183
— Et pourquoi ne l’as-tu pas fait ? demanda Bleu à Pyrgus.
— Tuer Papa ? s’exclama le Prince, sidéré.
— Oui ! S’il était à ce point défiguré… s’il te l’ordonnait… si…
— Je n’ai pas pu.
— Mais…
— Enfin, Bleu ! D’accord, il était dans un état épouvantable… N’empêche, c’était Papa ! J’étais incapable de le tuer. Je venais de solliciter Gnoma pour qu’il le ressuscite d’entre les morts. Et je n’avais aucune idée de ce qui se tramait.
— Tu ne t’étais pas douté que ton nécromancien courrait voir Noctifer ?
— Non. Ni que les choses tourneraient mal à ce point.
Holly Bleu soupira :
— Qu’est-ce que tu t’imaginais ?
— Que j’allais le ramener à la maison, murmura son frère. Que je trouverais un guérisseur pour s’occuper de lui. De son visage. De ce qui n’allait pas. Qu’il redeviendrait empereur, et que tout serait comme avant.
— Et pourtant, tu ne l’as pas ramené à la maison…

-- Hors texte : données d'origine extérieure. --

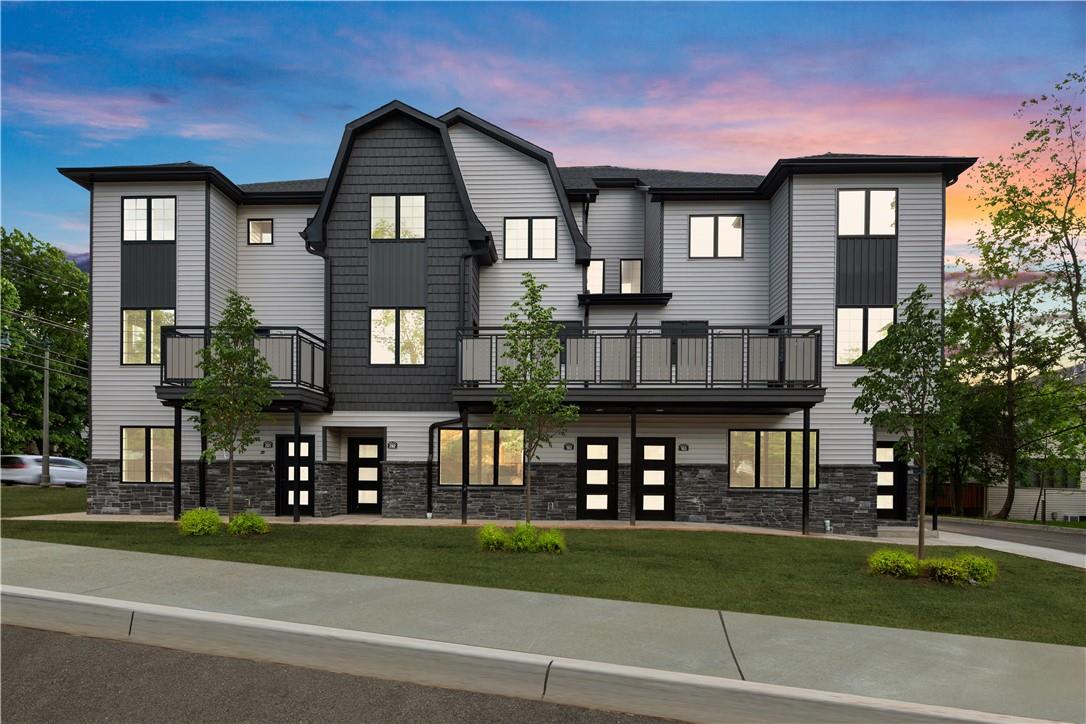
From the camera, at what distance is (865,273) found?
17.8m

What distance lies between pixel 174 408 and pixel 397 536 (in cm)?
847

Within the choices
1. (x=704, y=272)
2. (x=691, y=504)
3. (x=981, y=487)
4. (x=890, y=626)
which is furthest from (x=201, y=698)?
(x=981, y=487)

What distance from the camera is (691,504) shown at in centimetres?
A: 1816

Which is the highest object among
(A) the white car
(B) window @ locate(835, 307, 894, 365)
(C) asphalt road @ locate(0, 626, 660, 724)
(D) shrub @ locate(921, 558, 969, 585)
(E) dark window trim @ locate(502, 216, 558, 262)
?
(E) dark window trim @ locate(502, 216, 558, 262)

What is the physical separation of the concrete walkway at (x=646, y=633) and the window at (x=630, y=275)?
44.1 feet

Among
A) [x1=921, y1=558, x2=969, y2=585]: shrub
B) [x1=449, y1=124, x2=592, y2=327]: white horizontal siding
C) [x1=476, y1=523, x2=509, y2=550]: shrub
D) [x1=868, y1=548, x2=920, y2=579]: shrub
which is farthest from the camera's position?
[x1=449, y1=124, x2=592, y2=327]: white horizontal siding

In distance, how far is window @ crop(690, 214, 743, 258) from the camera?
1966cm

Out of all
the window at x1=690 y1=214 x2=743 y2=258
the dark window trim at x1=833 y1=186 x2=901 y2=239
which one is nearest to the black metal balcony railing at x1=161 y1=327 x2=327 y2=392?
the window at x1=690 y1=214 x2=743 y2=258

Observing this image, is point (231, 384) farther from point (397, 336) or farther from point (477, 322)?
point (477, 322)

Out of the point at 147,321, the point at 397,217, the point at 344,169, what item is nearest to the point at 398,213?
the point at 397,217

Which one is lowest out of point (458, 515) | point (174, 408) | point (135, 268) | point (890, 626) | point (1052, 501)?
point (1052, 501)

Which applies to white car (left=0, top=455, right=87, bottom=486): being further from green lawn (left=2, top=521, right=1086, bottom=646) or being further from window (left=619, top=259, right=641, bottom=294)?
window (left=619, top=259, right=641, bottom=294)

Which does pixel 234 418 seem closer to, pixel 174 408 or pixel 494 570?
pixel 174 408

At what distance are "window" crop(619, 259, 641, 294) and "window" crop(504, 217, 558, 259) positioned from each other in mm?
2650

— Gnoma m’en a empêché. Il a affirmé que le processus de résurrection n’était pas achevé. Il préférait le garder un moment en observation, le temps que… que son état se stabilise.

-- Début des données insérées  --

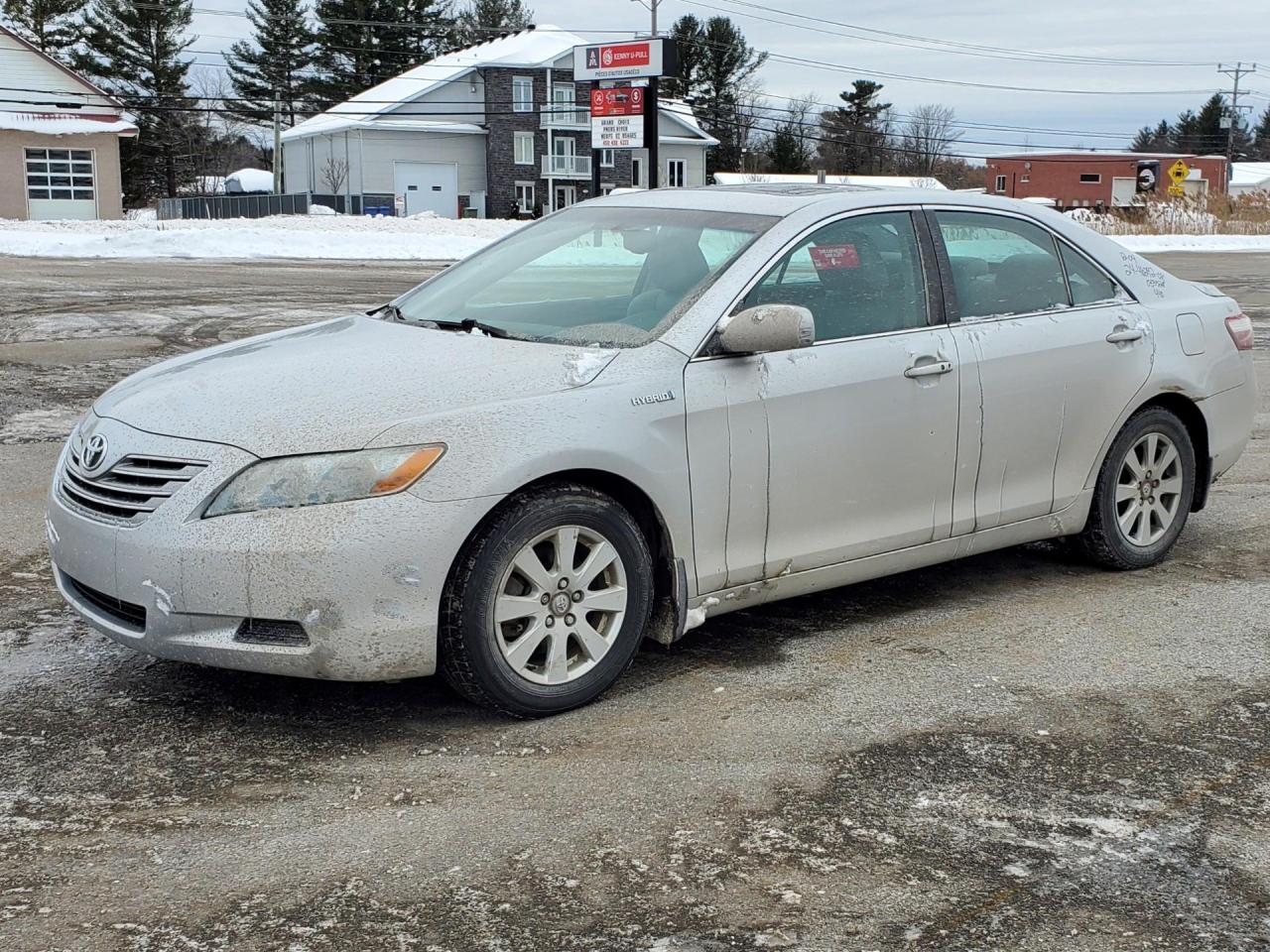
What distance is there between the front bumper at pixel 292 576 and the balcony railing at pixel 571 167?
65939mm

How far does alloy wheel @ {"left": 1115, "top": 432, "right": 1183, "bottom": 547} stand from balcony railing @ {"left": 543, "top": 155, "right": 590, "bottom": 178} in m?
64.1

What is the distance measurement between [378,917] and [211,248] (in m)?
28.4

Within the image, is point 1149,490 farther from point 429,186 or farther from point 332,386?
point 429,186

— Tu as refusé d’obéir à Papa, mais une Fée de la Nuit, tu l’as crue au point de lui abandonner notre père ?
— Oui.
— Et cette ordure en a profité pour amener Papa à Noctifer !

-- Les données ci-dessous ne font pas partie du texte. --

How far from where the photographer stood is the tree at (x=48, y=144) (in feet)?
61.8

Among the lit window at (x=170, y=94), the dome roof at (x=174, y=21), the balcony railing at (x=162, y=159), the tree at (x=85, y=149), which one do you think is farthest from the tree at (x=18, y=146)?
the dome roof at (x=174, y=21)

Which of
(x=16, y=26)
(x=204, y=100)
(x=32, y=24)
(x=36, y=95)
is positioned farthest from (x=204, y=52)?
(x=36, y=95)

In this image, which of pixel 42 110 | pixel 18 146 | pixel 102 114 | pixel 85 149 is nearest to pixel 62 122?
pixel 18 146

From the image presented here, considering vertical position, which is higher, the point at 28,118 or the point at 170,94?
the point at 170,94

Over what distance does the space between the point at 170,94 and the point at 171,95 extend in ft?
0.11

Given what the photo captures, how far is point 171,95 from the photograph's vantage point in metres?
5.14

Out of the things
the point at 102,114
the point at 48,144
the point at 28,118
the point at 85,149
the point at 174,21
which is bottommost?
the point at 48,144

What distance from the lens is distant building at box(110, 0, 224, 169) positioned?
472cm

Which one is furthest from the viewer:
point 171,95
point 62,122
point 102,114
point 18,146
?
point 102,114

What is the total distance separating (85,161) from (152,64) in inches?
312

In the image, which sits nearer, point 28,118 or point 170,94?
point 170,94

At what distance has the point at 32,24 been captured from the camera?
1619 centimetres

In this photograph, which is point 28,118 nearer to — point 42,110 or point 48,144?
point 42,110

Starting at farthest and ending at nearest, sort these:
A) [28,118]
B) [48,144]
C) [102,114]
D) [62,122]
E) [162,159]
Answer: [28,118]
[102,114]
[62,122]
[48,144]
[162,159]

Pyrgus acquiesça, l’air pitoyable.
— Je me demande comment ils ont réussi à lui donner un aspect présentable, s’étonna Bleu après un silence.
— Un peu d’art de guérisseur pour le gros œuvre, et des sortilèges d’illusion à haute dose. Impeccable, les premiers temps. Sauf que ça ne tient pas. Voilà pourquoi Noctifer avait programmé l’opération qu’on a interrompue. Ils s’apprêtaient à transplanter un wangaramas dans le ventre de Papa.
La Princesse sursauta. C’était donc ça ! Le vyr aurait permis au corps d’Apatura de mieux fonctionner. Il aurait donné l’illusion de la santé et de la vie dans ce cadavre ambulant. Il aurait permis à Noctifer de laisser croire à la fiction d’un Empereur pourpre qui se remettait juste d’un long coma (et non d’une simple mort).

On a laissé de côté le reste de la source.